WxBS step by step
Or why it is as it is
Delving deeper into WxBS algorithm steps
The wide baseline stereo problem is commonly addressed by a family of algorithms, the general structure of which is shown in Figure above. We will be referring to it as the WxBS pipeline or the WxBS algorithm. Let us describe it in more detail and discuss the reasoning behind each block.
- A set of the local features (Also known as keypoints, local regions, distinguished regions, salient regions, salient points, etc.) is detected in each image independently. In automated systems the local features are usually low level structures like corners, blobs and so on. However, they can also be more high level semantic structures, as we used in the example in intro: "a long staircase on the left side", "the top of the lampost" and so on. An important detail is that detection is typically done in each image separately. Why is it the case? If the task is to match only a single image pair, that would be an unnecessary restriction. It is even benefitial to process the images jointly, as a human would do, by placing both images side-by-side and looking at them back and forth. However, the wide baseline stereo task rarely arises by itself, more often it is only a part of a bigger system, e.g. visual localization or 3D recontruction from the collection of images. Therefore, one needs to match an image to not the one, but multiple other images. That is why it is benefitial to perform feature extraction only once per image and then load the stored results. Moreover, independent feature extraction is a task which is easy to parallelize and that is typically done in most of libraries and frameworks for the WxBS. One could be wondering if the local feature detection process is necessary at all? Indeed, it is possible to avoid feature detection and consider all the pixels as "detections". The problem with such approach is the high computational and memory complexity -- even a small 800x600 image contains half a million pixels, which need to be matched to half a million pixels in another image.

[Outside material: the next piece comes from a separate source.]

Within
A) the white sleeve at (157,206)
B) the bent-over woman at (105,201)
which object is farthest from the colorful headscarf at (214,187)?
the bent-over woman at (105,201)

- A region around the local feature to be described is selected. If one considers a keypoint to be literally a point, it is impractical to distinguish between them based only on coordinates and, maybe, the single RGB value of the pixel. On the other extreme, part of the image, which really far from the current keypoint helps little to nothing in terms of finding a correspondence. Thus, a reasonable trade-off needs to be made. Keypoint therefore can be think of as the "reference point of the distinguished region", e.g. a center of the blob. It worth mention that some detectors return a region by default, so this step is omitted, or, to be precise, included into step 1 "local features detection". However, it is useful to have it discussed separately .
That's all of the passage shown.